- AGO. 10, 2006 - Foto - Editorial - EL UNIVERSO
El 10 de Agosto de 1809 no escapó a esa regla. Sus dirigentes no se atrevieron a proponer en ese momento la independencia total y la matizaron con un llamado a la lealtad hacia el Rey español destituido por el ejército francés. Lo mismo ocurrió en otros países. Estados Unidos comenzó pidiendo la derogatoria de unos impuestos; Venezuela, al inicio, se opuso al prócer Miranda; y así podríamos continuar.
Esas limitaciones no le restan ningún valor a esos primeros intentos de despojarnos del estatus vergonzoso de colonias.

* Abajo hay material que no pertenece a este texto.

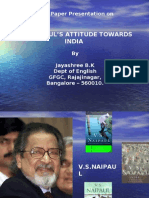 Vs Naipaul's Attitude Towards India by Jayshree BK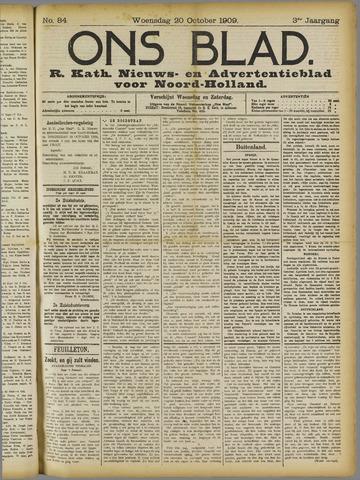 Ons Blad : katholiek nieuwsblad voor N-H 1909-10-20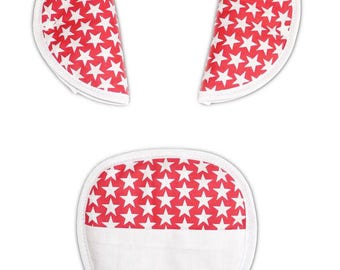 """Protects belt Kit / protects-safety strap """"Star Ruby"""" (baby & child)"""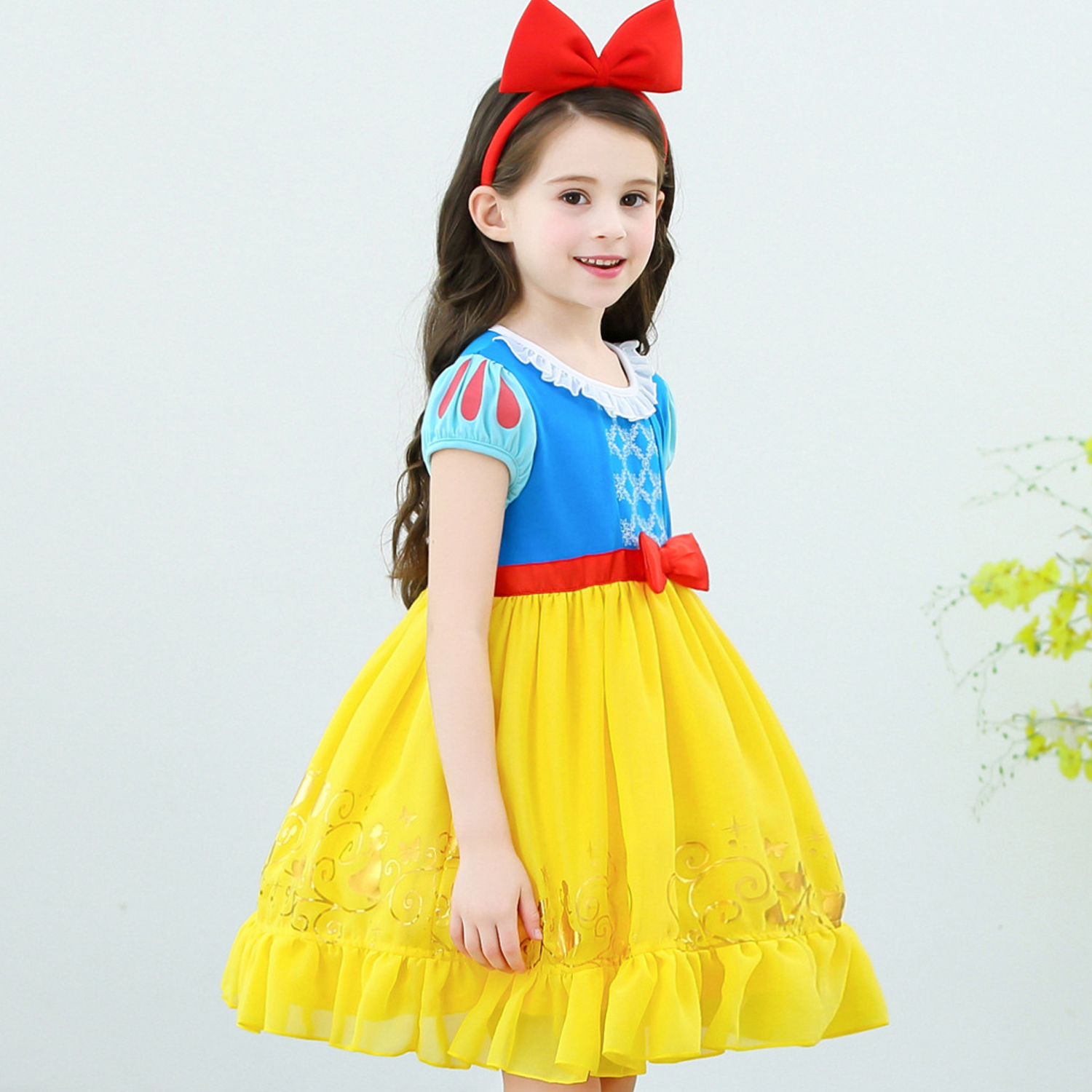 Infant Girls Christmas Snow White Princess Dresses Kids Cosplay Costume Halloween Clothes Toddler Party rapunzelDress for Girl 1
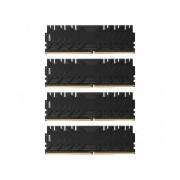 Модуль памяти Kingston HyperX Predator DDR4 DIMM 2400MHz PC-19200 CL12 - 32Gb KIT (4x8Gb) HX424C12PB3K4/32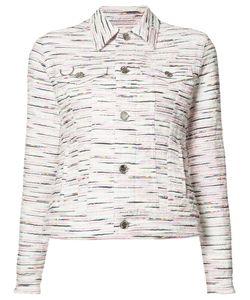 Julien David | Patterned Jacket Size Medium Cotton/Acrylic/Cupro/Nylon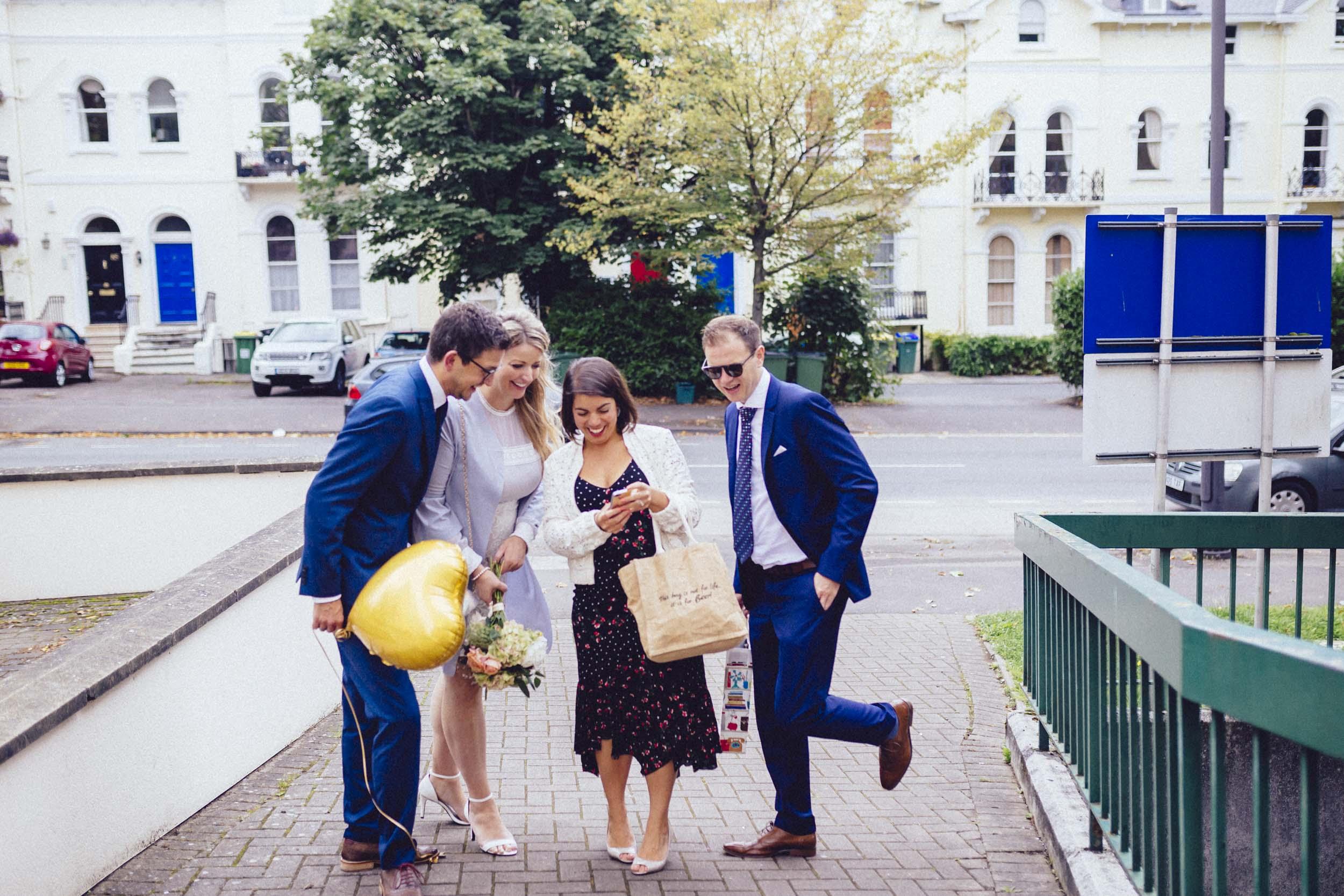 Creative Cotswold Wedding- The Fish Hotel-039.jpg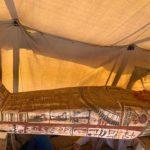 В Египте археологи обнаружили 27 саркофагов, захороненных около 2,5 тыс. лет назад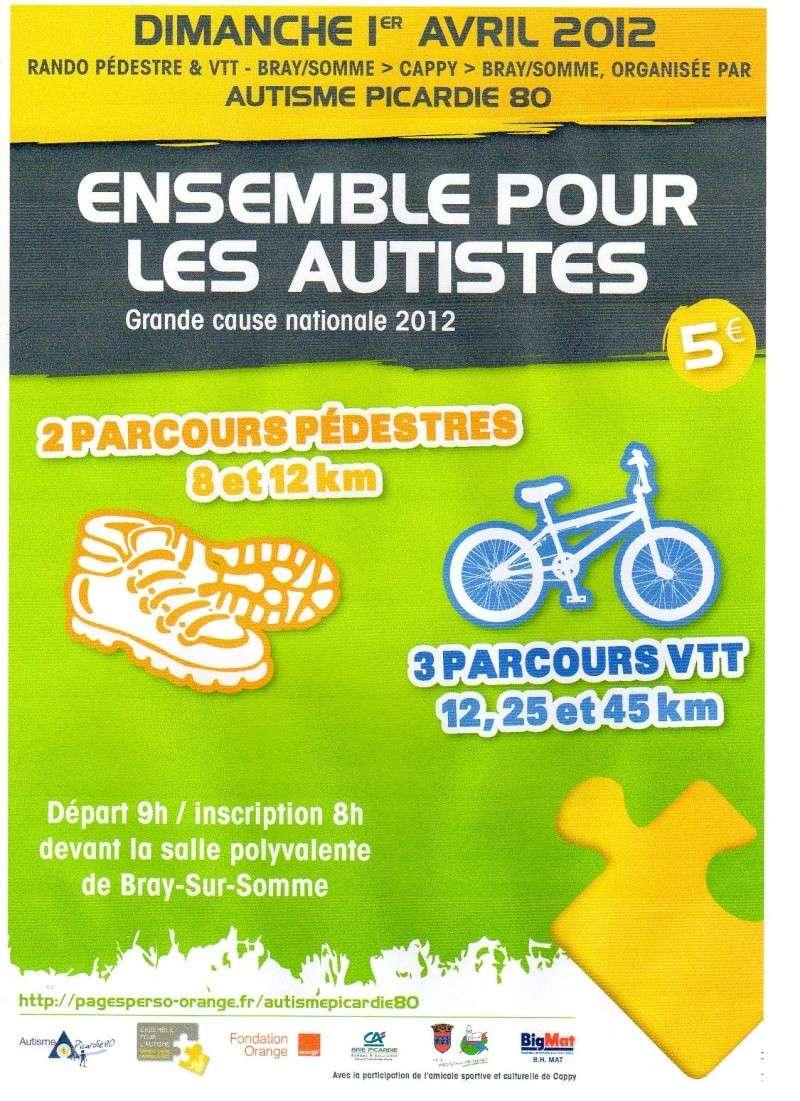 """Rando """"Ensemble pour les autistes"""" 1er avril 2012 Bray/Somme Img00710"""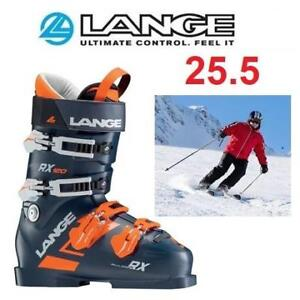 NEW LANGE SKI BOOTS 25.5 LBG2050 225776546 RX 120 DARK BLUE ORANGE SKI BOOT GEAR SHOES WINTER COLD WEATHER SPORTS
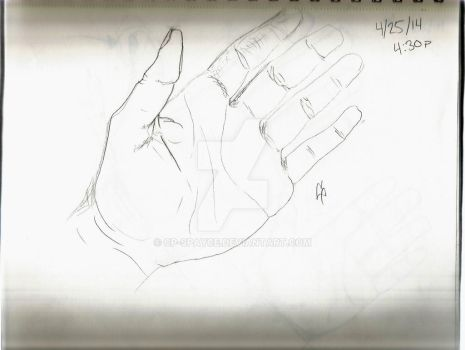 Hand 1 by CP-spayce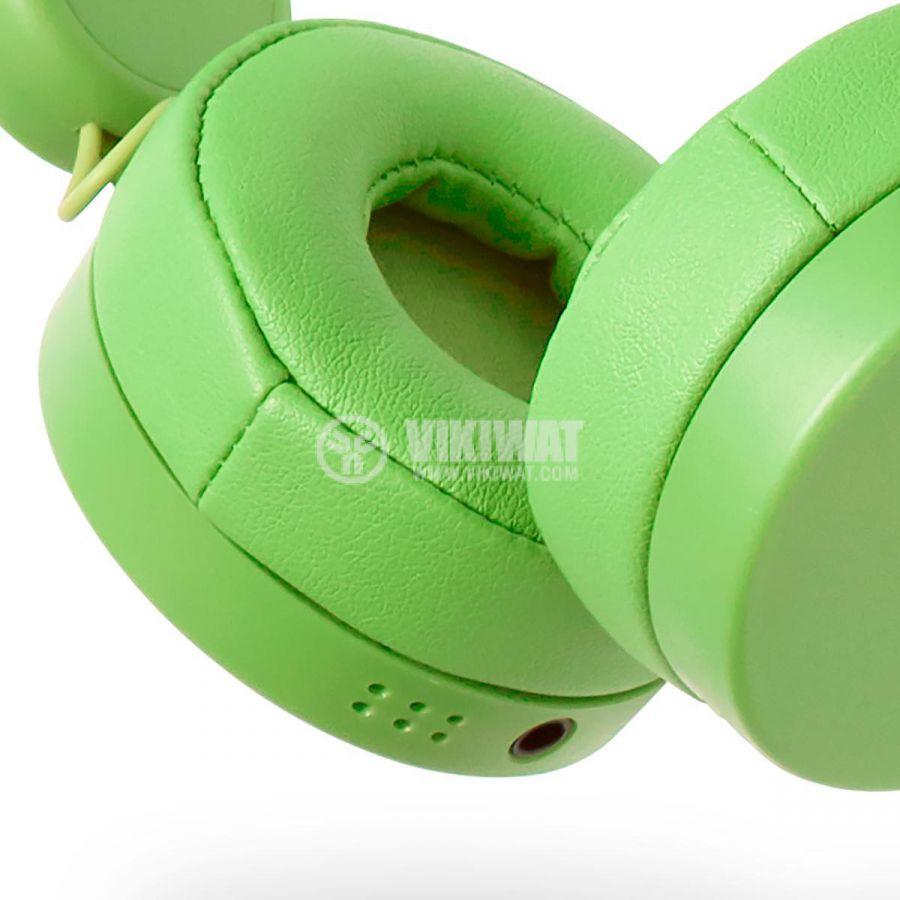 Слушалки с магнитни уши и очи на жаба Freddy Frog, жак 3.5mm, 85dB, 1.2m, зелени, HPWD4000GN, NEDIS - 8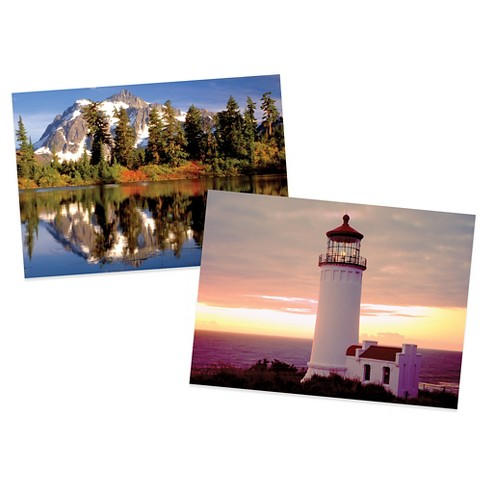 Lighthouse Dawn and Mountain Reflection 300pc Puzzle Set 600pc - image 1 of 2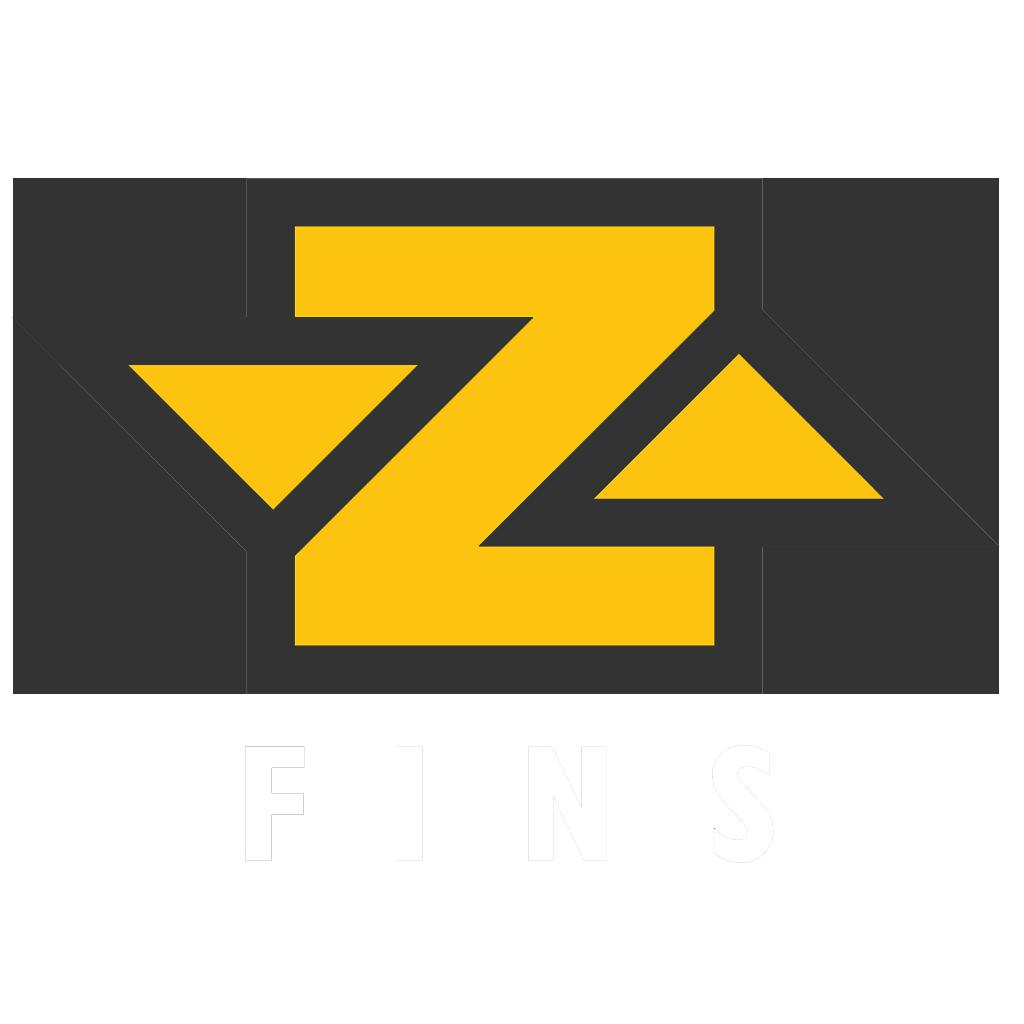 Z FINS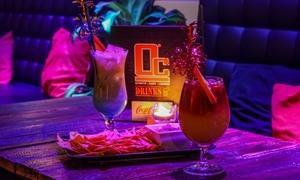 Orange Cube: Je 1 Cocktail oder Longdrink nach Wahl mit 1 Portion Nachos für 2 oder 4 Personen bei Orange Cube (bis zu 45% sparen*)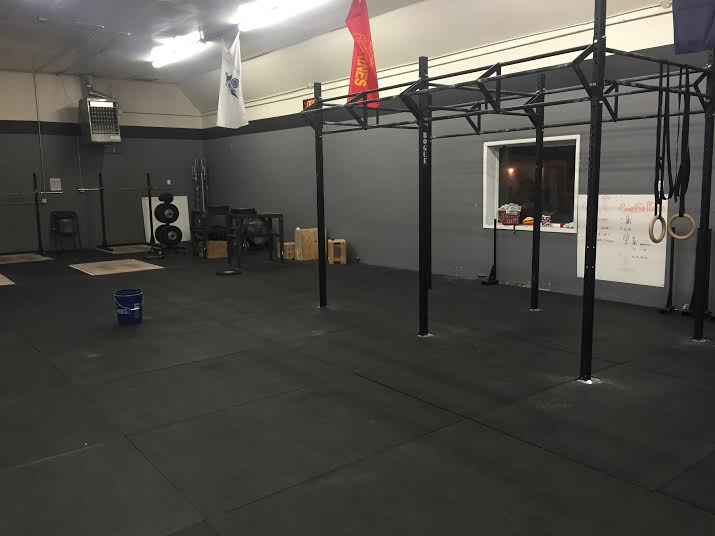 Crossfit frontier our facility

Por eso, descartadas las exageraciones, es indispensable rescatar el ejemplo del 10 de Agosto de 1809 para las nuevas generaciones.
La esencia de un país no son sus fronteras, que pueden modificarse; tampoco su himno o escudo, que muchas veces cambian; ni siquiera el idioma, que sufre transformaciones; y menos aún la raza o la etnia.
Lo fundamental es su trayectoria histórica, las grandes jornadas y los grandes hombres que sembraron su presente. Tratarlos con desprecio sería minar las bases mismas de nuestra nacionalidad. Saludemos entonces el 10 de Agosto como lo merece.